Investors welcomed the first interest rate cut in more than four years on Thursday, sending the S&P 500 to new records a day after the Federal Reserve cut borrowing costs by a significant 50 basis points to support the economy.

History bears out that optimism, especially if the Fed’s assurances that the U.S. economy is still healthy prove true. The S&P 500 has gained an average of 18% per year after the first rate cut in an easing cycle, assuming the economy avoids recession, according to Evercore ISI data since 1970.

But stock valuations have surged in recent months as investors anticipating the Fed’s rate cuts have piled into stocks and other assets expected to benefit from looser monetary policy. That has left the S&P 500 trading at more than 21 times forward earnings, well above its long-term average of 15.7 times. The index is up 20% this year, even as U.S. job growth has been weaker than expected in recent months.

As a result, near-term “upside from lower rates is a little limited,” said Robert Pavlik, senior portfolio manager at Dakota Wealth Management. “People are just a little nervous about 20% growth in an environment where the economy has cooled.”

Other valuation metrics, including price-to-book and price-to-sales, also show stocks are well above their historical averages, Societe Generale analysts said in a note. For example, U.S. stocks are trading at five times their book value, compared with a long-term average of 2.6.

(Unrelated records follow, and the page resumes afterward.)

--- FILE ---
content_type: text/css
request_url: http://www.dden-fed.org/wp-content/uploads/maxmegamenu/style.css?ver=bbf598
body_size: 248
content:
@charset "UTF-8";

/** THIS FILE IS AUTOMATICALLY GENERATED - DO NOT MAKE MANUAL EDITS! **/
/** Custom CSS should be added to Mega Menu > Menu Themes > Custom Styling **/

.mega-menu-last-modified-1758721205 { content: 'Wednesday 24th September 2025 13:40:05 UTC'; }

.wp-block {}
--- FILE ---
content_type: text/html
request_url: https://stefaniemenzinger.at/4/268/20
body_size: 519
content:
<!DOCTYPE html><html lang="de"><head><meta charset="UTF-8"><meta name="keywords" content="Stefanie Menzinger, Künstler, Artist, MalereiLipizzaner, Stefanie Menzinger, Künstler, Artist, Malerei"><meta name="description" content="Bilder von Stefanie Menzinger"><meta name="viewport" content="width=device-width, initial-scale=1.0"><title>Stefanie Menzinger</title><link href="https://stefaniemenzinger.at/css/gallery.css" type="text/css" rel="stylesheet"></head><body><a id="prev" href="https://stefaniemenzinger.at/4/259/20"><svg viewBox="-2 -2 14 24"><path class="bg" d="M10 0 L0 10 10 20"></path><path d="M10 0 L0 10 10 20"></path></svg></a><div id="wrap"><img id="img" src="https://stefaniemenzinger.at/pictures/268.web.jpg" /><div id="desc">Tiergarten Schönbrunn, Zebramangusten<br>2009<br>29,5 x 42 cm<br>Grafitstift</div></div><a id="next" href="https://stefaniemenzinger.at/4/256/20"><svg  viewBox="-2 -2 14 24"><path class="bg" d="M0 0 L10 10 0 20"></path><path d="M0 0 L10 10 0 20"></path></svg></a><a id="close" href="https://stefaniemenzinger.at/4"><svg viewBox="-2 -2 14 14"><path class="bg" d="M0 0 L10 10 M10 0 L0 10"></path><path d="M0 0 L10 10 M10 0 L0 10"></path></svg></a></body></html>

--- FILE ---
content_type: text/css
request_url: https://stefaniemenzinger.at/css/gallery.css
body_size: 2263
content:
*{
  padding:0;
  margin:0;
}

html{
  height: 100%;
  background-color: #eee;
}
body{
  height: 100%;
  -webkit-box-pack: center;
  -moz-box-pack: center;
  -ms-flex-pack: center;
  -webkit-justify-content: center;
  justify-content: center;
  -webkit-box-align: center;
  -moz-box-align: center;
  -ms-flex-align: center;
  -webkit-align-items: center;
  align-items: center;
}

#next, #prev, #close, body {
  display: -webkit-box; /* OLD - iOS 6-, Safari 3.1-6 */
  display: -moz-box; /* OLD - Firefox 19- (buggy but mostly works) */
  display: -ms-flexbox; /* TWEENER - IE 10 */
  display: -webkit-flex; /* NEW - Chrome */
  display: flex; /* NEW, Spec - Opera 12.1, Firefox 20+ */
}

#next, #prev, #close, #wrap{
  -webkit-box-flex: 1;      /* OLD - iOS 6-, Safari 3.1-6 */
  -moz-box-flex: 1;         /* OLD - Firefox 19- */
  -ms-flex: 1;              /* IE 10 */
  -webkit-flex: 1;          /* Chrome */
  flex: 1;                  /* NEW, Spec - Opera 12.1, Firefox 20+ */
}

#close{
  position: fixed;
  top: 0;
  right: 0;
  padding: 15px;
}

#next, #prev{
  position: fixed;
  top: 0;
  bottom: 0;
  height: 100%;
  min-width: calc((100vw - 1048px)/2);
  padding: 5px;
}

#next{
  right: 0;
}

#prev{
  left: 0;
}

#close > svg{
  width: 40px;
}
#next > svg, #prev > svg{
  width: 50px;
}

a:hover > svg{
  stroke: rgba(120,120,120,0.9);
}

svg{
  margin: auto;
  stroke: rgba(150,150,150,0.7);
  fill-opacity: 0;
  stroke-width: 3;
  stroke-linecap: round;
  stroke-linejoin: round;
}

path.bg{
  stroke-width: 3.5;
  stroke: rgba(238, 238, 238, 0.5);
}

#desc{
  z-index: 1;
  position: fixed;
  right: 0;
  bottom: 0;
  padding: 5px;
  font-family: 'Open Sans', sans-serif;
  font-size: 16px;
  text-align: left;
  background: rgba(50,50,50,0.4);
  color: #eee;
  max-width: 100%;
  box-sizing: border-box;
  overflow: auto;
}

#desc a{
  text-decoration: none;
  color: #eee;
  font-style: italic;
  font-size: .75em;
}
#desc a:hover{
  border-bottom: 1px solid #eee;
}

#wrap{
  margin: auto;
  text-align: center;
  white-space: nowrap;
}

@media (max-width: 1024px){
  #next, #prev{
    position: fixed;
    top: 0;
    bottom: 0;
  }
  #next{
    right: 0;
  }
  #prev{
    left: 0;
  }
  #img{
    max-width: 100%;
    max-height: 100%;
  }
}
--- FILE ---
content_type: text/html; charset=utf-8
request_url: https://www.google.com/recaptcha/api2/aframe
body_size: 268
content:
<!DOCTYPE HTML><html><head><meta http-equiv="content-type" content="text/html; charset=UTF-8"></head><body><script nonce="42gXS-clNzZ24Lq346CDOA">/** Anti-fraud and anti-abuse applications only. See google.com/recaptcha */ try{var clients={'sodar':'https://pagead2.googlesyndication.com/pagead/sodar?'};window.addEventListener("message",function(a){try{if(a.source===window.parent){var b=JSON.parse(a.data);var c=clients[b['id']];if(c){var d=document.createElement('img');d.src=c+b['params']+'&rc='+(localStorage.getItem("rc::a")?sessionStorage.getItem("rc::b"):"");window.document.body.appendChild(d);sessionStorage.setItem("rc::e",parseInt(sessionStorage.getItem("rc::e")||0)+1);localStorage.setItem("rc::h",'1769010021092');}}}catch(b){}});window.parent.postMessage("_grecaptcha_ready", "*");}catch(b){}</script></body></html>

“The current level can be summed up in one word: expensive,” SocGen said.

Lower interest rates could help stocks in several ways. Lower borrowing costs are expected to boost economic activity, which could boost corporate profits.

The fall in interest rates is also driving down the yields on cash and fixed income, reducing their role as investment competitors to stocks. The yield on the 10-year Treasury note has fallen about a full percentage point since April, to 3.7%, although it rose this week.

Lower rates also mean that companies’ future cash flows are more attractive, which often boosts valuations. But the S&P 500’s P/E ratio has already rebounded significantly after falling to 15.3 in late 2022 and 17.3 in late 2023, according to LSEG Datastream.

“Equity valuations were pretty full before this,” said Matthew Miskin, co-chief investment strategist at John Hancock Investment Management. “It’s going to be hard to replicate the kind of multiple expansion that you’ve had over the last year or two over the next few years.”

With further valuation gains expected to be limited, Miskin and others said earnings and economic growth will be key drivers for the stock market. S&P 500 earnings are expected to rise 10.1% in 2024 and another 15% next year, according to LSEG IBES, with the third-quarter earnings season starting next month expected to test valuations.

At the same time, there are signs that the promise of lower interest rates may already be drawing investors in. While the S&P 500 tended to be flat in the 12 months preceding rate-cutting cycles, it is up nearly 27% this time around, according to Jim Reid, global head of macro and thematic research at Deutsche Bank, who has studied the data going back to 1957.

“One could argue that some of the potential gains from the ‘no-mitigation recession’ cycle were borrowed from the future this time,” Reid said in a note.

There is no doubt that many investors are not discouraged by high valuations and remain positive about the stock.

Valuations are typically an unwieldy tool in determining when to buy and sell stocks — especially since momentum can keep markets up or down for months before they revert to their historical averages. The S&P 500’s forward P/E ratio was higher than 22 times for most of 2020 and 2021, and peaked at 25 during the dot-com bubble in 1999.

Meanwhile, rate cuts near market highs tend to bode well for stocks a year later. The Fed has cut rates 20 times since 1980, when the S&P 500 was within 2% of its all-time high, according to Ryan Detrick, chief market strategist at Carson Group. The index was higher a year later each time, with an average gain of 13.9%, Detrick said.

“Historically, stock markets have performed well when the Fed has cut interest rates and the U.S. economy has not been in recession,” UBS Global Wealth Management analysts wrote in a note. “We expect this time to be no exception.”